== Excerpted text ==
+-------+
Jason Wells, over on LinkedIn, has an article up about the end of MPLS; to wit—
MPLS, according to Akkiraju, is old-hat and inefficient – why should a branch office backhaul to get their cloud data, when Internet connections might be faster – and 100X cheaper? Cisco, in acquiring Viptela, has brought Akkiraju, his company, and his perspective back into the fold, perhaps heralding the beginning of the end of Cisco’s MPLS-based offerings (or at least the beginning of the end of the mindset that they should still have an MPLS-based offering).
To being—I actually work with Aryaka on occasion, and within the larger SD-WAN world more often (I am a member of the TAB over at Velocloud, for instance). This is decidedly not a post about the usefulness or future of SD-WAN solutions (though I do have opinions there, as you might have guessed). Rather, what I want to point out is that we, in the networking industry, tend to be rather sloppy about our language in ways that are not helpful.
To understand, it is useful to back up a few years and consider other technologies where our terms have become confused, and how it has impacted our ability to have effective discussions. When I first started in the networking world, there were gateways, there were routers, and there were switches. Gateways always looked at something beyond the destination IP address, and sometimes rewrote information in the packet, when forwarding or processing a packet. Routers always made a forwarding decisions based on the IP or network header, and modified the outer headers in the packet (the physical, or lower layer, headers). Specifically routers always perform a MAC header rewrite and decrement the Time to Live (TTL); switches never touched the packet, either the header or the contents.
There was, in the “old days,” another way in which routers and switches were different. Because routers must look deeper into the packet, and modify the packet, the original routing implementations could only be performed in software. Hence, for many years, routers processed packets in software, and switches processed packets in hardware.
When the original SSE was developed by Cisco, however, the marketing folks wanted emphasize the SSE could route in hardware. To convey this, they took the meaning of switching, that switching takes place in hardware, while routing takes place in software, and called these new deices layer 3 switches, Over time, of course, the layer 3 switch was reduced to just a switch, so now a switch is “anything that can process packets fast,” and routers are “anything that processes packets slow.”
The problem with this shift in terminology is that we no longer have a way to express the difference between a device that rewrites the MAC header and one that does not. A Top of Rack (ToR) switch in a data center may, in fact, perform a MAC header rewrite. So when someone says we should put a switch here, you have no idea if they mean a device that does MAC header rewrites or not. Routers are placed in the WAN, while switches are placed in the DC, even though they perform the same functions on the packet. Confusion ensues.
+-------+
== Problem description ==
Summarize the post on networking terminology in three sentences.

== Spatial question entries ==
+-------+
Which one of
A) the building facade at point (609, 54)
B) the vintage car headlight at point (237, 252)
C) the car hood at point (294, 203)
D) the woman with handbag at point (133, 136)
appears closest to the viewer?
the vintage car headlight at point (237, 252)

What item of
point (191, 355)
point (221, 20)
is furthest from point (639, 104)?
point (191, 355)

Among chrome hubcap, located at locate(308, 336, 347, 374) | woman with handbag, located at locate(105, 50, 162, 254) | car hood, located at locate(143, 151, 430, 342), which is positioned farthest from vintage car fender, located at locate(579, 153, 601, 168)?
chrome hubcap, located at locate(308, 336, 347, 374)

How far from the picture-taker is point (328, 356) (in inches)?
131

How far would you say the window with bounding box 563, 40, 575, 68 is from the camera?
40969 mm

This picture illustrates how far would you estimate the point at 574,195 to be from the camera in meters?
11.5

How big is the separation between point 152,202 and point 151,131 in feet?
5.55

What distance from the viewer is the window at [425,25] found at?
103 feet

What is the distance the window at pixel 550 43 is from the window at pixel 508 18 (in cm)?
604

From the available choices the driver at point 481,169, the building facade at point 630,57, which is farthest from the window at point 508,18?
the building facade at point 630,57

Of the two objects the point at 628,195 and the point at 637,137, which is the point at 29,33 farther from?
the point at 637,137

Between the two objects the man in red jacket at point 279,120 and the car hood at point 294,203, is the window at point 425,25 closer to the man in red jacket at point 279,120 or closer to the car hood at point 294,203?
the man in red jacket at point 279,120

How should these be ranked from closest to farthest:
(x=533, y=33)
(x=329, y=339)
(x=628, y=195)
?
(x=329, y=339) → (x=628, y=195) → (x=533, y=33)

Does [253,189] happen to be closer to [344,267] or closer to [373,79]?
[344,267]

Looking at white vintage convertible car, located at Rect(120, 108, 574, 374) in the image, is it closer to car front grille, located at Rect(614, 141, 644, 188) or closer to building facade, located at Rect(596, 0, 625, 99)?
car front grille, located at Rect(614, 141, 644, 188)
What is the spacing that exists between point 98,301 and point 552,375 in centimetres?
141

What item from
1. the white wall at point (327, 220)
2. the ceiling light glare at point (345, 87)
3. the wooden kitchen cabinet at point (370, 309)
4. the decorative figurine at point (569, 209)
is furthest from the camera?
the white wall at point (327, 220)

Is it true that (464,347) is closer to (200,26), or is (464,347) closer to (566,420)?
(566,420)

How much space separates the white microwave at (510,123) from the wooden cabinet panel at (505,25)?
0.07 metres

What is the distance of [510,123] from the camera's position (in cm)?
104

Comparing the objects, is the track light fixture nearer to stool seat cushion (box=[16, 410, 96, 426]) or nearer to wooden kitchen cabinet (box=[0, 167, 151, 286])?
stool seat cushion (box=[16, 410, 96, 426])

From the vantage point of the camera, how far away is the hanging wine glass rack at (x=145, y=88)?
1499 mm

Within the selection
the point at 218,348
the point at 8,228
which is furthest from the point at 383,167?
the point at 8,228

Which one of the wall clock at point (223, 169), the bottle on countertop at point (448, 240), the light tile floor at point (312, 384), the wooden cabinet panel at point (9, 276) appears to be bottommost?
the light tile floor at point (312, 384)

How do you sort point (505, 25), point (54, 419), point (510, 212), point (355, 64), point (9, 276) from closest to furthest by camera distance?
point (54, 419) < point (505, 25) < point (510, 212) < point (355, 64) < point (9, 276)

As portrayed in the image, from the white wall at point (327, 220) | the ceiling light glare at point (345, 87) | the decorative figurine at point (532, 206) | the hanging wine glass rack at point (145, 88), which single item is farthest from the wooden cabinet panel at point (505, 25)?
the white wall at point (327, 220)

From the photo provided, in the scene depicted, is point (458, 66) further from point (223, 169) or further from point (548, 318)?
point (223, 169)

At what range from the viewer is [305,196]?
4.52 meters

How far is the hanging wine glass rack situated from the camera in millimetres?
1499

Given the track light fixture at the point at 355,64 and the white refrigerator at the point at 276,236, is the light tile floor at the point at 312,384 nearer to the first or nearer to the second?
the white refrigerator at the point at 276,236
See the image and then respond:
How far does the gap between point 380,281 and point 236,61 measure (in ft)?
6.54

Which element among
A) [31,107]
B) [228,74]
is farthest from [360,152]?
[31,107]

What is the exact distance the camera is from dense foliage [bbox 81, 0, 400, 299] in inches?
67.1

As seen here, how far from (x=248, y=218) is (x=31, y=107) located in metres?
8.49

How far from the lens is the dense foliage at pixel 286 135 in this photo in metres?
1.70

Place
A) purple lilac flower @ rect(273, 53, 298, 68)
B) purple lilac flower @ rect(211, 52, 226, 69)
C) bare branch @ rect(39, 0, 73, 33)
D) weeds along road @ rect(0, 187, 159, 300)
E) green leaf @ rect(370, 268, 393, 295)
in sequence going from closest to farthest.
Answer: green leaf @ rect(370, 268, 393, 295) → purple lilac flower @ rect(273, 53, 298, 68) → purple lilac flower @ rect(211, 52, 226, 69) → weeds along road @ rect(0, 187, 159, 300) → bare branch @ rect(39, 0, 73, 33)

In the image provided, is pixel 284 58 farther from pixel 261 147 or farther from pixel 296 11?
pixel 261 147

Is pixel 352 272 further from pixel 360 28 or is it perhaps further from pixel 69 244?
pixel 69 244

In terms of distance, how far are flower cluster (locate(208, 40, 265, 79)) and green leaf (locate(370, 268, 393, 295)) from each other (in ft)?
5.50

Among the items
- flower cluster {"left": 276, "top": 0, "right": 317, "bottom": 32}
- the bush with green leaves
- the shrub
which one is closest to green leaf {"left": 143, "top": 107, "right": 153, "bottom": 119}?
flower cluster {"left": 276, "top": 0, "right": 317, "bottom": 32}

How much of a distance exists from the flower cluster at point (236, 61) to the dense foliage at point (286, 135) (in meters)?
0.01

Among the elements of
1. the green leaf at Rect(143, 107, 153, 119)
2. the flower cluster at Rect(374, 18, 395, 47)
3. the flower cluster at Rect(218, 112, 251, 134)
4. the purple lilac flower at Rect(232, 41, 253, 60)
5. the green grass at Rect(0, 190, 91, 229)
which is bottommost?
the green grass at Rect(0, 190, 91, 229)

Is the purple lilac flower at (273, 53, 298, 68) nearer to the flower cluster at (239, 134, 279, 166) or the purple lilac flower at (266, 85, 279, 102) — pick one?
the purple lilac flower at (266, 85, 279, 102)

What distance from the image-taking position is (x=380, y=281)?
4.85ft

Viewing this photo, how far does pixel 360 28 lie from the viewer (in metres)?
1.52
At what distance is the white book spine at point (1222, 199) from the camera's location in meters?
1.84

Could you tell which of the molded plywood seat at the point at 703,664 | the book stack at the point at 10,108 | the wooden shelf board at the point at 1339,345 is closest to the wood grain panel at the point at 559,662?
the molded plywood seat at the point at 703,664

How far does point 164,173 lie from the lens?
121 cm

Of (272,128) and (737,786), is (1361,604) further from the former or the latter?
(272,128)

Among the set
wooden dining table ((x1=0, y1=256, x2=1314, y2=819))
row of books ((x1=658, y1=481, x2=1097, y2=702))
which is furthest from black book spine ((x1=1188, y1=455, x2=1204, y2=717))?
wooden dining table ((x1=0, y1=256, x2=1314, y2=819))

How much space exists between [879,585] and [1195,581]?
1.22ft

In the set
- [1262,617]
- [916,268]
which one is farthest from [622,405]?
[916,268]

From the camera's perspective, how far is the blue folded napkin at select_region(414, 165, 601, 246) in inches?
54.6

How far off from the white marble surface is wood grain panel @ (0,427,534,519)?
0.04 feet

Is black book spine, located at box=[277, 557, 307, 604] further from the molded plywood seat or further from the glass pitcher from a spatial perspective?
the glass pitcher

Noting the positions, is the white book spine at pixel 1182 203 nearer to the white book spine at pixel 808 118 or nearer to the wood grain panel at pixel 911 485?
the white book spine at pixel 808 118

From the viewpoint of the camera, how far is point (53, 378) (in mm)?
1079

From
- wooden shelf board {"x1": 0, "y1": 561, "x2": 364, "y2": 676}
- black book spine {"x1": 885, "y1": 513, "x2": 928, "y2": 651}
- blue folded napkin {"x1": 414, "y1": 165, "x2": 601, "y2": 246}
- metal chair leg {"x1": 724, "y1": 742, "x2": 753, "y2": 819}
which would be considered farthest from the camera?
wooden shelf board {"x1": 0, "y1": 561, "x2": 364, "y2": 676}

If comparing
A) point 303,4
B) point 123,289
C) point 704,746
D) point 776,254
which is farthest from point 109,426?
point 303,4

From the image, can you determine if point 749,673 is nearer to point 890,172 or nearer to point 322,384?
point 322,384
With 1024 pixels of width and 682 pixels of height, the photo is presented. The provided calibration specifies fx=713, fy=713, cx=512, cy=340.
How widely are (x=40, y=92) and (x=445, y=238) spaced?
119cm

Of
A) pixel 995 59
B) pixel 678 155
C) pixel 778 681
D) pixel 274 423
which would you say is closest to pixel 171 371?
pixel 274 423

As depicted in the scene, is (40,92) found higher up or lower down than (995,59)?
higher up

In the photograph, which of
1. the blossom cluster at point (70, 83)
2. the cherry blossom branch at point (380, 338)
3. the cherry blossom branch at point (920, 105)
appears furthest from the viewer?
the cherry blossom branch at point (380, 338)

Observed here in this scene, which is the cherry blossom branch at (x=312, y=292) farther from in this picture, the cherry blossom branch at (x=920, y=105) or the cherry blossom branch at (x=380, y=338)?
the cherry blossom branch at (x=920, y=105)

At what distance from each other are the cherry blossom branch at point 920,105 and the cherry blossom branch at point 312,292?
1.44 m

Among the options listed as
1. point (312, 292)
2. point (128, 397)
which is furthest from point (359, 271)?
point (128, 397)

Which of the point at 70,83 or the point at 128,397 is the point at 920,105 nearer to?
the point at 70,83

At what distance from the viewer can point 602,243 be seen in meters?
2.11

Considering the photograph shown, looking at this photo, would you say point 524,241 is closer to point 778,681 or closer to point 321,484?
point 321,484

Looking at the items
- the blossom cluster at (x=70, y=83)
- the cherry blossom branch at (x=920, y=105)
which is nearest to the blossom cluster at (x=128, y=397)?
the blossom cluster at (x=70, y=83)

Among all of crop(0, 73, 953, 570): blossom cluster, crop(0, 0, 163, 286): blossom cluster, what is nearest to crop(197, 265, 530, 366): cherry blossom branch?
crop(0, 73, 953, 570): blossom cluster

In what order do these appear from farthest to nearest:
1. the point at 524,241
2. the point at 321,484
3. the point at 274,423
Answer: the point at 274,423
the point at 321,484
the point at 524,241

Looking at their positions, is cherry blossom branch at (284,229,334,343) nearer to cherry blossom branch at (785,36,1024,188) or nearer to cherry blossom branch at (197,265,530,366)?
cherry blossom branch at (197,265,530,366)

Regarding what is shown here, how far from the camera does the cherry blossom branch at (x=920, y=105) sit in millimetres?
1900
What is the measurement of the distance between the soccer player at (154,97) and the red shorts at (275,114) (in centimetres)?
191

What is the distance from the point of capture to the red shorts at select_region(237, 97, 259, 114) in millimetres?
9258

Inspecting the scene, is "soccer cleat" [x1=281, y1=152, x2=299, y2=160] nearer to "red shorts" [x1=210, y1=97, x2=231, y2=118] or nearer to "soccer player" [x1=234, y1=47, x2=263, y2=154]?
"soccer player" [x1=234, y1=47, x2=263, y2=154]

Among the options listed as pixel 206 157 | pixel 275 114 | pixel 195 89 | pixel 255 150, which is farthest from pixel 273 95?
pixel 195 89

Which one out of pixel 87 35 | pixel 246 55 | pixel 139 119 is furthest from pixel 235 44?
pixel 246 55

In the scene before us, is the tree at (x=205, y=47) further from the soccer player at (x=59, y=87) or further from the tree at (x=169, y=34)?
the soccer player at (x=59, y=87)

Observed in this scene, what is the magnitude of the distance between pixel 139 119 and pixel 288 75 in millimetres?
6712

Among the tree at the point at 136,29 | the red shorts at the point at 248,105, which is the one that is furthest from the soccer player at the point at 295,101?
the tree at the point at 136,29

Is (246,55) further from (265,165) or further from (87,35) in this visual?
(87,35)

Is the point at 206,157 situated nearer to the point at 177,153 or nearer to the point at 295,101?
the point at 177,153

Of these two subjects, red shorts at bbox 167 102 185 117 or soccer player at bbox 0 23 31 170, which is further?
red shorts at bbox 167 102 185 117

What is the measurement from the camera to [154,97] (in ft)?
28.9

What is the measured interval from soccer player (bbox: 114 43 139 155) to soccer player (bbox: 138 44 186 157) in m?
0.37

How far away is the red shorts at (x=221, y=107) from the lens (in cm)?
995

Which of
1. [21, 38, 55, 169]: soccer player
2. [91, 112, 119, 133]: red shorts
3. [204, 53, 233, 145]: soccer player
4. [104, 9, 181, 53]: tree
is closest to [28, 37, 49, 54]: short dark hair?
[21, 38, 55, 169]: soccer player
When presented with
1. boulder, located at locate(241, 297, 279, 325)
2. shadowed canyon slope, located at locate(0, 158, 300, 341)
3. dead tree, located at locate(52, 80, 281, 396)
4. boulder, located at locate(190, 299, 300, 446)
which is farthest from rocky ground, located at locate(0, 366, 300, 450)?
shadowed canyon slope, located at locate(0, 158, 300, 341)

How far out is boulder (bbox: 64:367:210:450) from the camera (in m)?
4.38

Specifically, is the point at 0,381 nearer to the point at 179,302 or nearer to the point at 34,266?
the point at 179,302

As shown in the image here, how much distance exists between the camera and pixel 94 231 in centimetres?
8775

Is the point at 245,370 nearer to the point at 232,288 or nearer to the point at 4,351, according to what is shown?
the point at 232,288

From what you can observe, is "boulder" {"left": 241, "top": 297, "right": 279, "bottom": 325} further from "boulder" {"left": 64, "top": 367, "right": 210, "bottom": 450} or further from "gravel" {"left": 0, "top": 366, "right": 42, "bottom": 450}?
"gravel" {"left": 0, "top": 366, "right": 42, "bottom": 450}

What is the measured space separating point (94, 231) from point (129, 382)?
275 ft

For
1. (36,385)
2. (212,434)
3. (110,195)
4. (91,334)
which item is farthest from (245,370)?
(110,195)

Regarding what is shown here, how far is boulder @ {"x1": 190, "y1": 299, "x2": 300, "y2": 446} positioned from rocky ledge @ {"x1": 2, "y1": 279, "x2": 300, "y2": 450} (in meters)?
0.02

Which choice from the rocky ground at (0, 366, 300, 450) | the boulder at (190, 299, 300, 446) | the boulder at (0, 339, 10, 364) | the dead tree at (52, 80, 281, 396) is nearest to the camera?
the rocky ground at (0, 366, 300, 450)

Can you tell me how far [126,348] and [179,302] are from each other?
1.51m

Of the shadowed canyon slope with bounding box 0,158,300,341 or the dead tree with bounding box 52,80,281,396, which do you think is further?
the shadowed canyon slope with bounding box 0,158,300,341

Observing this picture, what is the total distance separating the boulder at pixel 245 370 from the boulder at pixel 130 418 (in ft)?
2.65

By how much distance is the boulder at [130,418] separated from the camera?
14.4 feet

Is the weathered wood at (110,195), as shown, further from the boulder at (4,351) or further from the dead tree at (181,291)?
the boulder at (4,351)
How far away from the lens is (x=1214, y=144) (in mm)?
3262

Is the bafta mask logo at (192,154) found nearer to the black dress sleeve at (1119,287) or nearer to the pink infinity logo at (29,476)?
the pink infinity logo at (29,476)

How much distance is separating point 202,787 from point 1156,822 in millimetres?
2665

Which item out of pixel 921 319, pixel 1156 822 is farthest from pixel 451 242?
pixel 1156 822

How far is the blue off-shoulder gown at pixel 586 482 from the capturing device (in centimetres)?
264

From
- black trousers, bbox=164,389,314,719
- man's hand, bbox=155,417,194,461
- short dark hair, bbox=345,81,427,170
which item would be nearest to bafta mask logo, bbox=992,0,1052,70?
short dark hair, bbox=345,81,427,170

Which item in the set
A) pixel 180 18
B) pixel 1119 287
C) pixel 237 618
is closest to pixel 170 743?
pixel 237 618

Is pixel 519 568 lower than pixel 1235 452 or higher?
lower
+-------+
== Answer for the task ==
The author, who works with SD-WAN vendors, says the post is not about the future of SD-WAN but about how loosely the networking industry uses its terms. Routers once rewrote the MAC header, decremented the TTL, and processed packets in software, while switches left packets untouched and processed them in hardware. After Cisco's marketing called hardware routing "layer 3 switching," a switch came to mean any device that processes packets fast, so the term no longer shows whether a device rewrites the MAC header, and confusion follows.